No project description provided

Project description

gaia python client

running

To connect to a running Gaia instance, find the host and do the following:

import gaia
config = {
    'gaia_host': '10.138.0.21:24442',
    'kafka_host': '10.138.0.2:9092'}
flow = gaia.Gaia(config)

Now that we have a reference to the client, there are several methods we can call.

command - see what commands are available and add new commands
merge - update or add new processes into the given namespace
trigger - recompute dependencies and launch outstanding processes in a namespace
halt - stop a running namespace
status - find out all information about a given namespace
expire - recompute a given key (process or data) and all of its dependent processes

All of these methods are relative to a given namespace (root) except for command, which operates globally to all namespaces.

To just get something going, run the workflow in WCM:

wcm = gaia.load_yaml('../../resources/test/wcm/wcm.processes.yaml')
flow.merge('wcm', wcm)

You will also need to launch some sisyphus workers. To do that:

flow.launch('worker-a')

Launch more if you want : ) Give each a unique key. They will deallocate after 5 minutes of inactivity.

Once your workflow is running, you can listen to the logs as they appear:

flow.listen()

command

Commands are the base level operations that can be run, and generally map on to command line programs invoked from a given docker container. Once defined, a command can be invoked any number of times with a new set of vars, inputs and outputs.

▸ **Dataset extract**

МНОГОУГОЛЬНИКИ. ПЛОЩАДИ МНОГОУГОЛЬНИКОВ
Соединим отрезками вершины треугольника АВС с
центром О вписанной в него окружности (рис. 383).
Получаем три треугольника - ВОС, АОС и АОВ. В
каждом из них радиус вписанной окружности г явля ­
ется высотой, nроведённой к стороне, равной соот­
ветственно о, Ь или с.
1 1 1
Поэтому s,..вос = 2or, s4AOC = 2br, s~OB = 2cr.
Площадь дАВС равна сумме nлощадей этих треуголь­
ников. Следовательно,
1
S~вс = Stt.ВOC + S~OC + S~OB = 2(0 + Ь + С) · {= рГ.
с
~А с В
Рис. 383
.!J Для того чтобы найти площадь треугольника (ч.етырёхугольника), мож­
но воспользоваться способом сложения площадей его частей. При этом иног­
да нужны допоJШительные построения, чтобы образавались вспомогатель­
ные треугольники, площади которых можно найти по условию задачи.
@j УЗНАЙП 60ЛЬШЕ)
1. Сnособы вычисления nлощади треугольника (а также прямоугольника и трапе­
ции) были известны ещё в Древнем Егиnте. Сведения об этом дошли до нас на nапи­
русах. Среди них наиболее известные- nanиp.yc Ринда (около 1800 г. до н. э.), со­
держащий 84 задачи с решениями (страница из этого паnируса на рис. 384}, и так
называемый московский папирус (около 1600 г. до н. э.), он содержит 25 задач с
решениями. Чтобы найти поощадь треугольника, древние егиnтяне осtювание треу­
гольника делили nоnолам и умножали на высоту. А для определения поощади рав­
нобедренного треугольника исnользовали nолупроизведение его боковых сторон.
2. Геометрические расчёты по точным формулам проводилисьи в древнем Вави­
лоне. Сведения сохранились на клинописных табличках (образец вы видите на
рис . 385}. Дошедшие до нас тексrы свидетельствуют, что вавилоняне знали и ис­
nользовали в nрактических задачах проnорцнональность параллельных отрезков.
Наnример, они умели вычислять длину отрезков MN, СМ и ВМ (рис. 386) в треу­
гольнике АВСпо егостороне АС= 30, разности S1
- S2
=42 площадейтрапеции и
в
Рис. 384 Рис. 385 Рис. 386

---

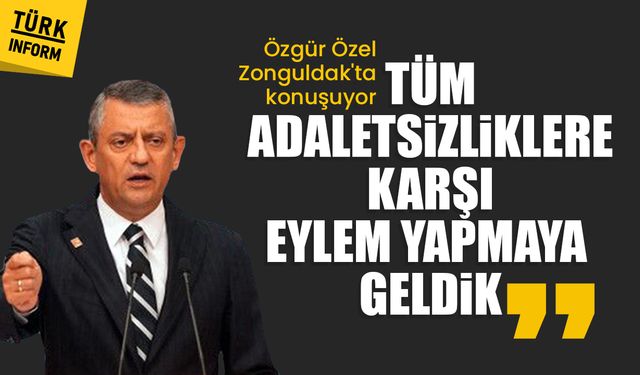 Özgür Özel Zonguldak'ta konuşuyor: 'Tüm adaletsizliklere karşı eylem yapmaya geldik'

▸ **Exercise**
According to the Gaia Python client documentation, after how long do launched workers deallocate?

▸ **Exercise solution**
After 5 minutes of inactivity.